Grant no pudo discutirle ese último comentario.
—De acuerdo. Tal vez tu marido permita a la señorita Scott quedarse contigo, como tu dama de compañía, o como niñera para tus hijos.
—¿Tal vez?
—Si no, siempre podría contraer matrimonio.
—¿Acaso eso lo soluciona todo? ¿El matrimonio? Pues es un milagro que aún haya solteros...
A Sutherland el comentario no le hizo ninguna gracia y ella suspiró agotada. Tenía muchas cosas en las que pensar.
—Una cosa te garantizo —prosiguió el capitán—. Te casarás y tendrás hijos. Así como amigos y una familia.
Victoria pareció momentáneamente desconcertada, y luego su rostro se relajó. Grant estaba seguro de que de pequeña le encantaban los niños.
—Tal vez —murmuró, aún ensimismada.
Él no podía dejar de mirarla. La brisa avivó el fuego y le soltó a ella un mechón de pelo. La chica se levantó y susurró: —Buenas noches.
Y, por primera vez, no lo miró como si estuviera enfadada o asustada, sino que se alejó de la hamaca y entró en la cabaña, perdida en sus pensamientos.
Grant no pudo quitarse de la cabeza aquella mirada misteriosa.
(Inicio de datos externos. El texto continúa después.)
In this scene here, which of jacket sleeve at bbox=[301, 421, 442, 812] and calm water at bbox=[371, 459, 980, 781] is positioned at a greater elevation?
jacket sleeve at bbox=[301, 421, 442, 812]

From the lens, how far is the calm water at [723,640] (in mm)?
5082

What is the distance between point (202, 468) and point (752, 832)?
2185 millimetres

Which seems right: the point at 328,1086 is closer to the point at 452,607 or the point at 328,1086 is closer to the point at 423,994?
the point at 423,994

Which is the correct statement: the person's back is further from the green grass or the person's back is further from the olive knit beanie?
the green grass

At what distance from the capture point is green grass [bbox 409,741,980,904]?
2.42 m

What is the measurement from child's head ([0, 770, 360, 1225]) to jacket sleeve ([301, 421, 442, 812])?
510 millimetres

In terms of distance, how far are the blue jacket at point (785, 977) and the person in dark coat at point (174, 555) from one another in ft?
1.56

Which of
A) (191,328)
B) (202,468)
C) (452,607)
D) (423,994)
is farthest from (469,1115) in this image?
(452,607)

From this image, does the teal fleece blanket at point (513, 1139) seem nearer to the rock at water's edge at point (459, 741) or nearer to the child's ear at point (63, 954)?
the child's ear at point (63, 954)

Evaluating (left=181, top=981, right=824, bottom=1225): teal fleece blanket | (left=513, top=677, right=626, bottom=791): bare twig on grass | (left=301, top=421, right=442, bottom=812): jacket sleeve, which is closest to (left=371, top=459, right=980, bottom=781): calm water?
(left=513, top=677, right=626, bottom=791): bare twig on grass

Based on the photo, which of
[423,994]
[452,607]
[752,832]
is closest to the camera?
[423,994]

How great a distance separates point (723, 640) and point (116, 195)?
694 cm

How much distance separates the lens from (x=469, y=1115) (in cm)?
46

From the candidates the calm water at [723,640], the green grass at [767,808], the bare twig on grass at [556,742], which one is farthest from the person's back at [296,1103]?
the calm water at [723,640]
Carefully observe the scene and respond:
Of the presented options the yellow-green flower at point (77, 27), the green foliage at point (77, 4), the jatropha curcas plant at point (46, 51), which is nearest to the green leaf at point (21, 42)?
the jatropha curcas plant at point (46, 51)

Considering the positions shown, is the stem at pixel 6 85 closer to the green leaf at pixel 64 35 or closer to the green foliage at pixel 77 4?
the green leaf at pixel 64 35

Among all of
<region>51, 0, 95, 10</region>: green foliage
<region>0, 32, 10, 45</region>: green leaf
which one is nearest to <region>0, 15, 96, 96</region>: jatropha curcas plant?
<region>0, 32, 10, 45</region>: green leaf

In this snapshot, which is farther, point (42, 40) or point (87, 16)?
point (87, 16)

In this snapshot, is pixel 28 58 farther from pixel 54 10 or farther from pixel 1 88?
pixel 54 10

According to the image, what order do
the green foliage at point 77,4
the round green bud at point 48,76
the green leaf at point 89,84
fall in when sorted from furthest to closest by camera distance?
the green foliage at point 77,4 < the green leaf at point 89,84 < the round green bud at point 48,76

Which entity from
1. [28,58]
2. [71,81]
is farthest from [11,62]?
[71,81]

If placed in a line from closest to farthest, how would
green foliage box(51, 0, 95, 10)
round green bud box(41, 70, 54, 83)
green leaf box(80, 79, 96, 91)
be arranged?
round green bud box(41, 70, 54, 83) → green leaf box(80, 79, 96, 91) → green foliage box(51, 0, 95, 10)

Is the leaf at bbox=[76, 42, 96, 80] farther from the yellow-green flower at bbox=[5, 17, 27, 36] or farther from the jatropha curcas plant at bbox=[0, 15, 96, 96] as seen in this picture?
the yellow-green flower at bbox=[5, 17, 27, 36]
Había pensado que Victoria era una persona fácil de interpretar, pero ahora no estaba tan seguro. Preparó su saco de dormir y empezó a buscar un claro entre los árboles. De repente, se detuvo. ¿Había dicho en serio eso de que creían que el mundo las había dado por muertas? ¿De verdad habían perdido ya toda esperanza de que las rescataran? y, si así era, ¿cómo habían logrado sobrevivir sabiendo que jamás volverían a tener nada?
No podía dejar de pensar en ello, aunque ahora ya no tuviera sentido. Victoria iba a regresar. Iba a tener hijos, una familia, amigos. Ella ya estaba en la cabaña, pero aun así, Grant gritó para que pudiera oírle.
—Victoria, te prometo que volverás a tenerlo todo.
Tras unos segundos, ella respondió reticente:
—Si quieres ver las estrellas, muévete hacia la derecha.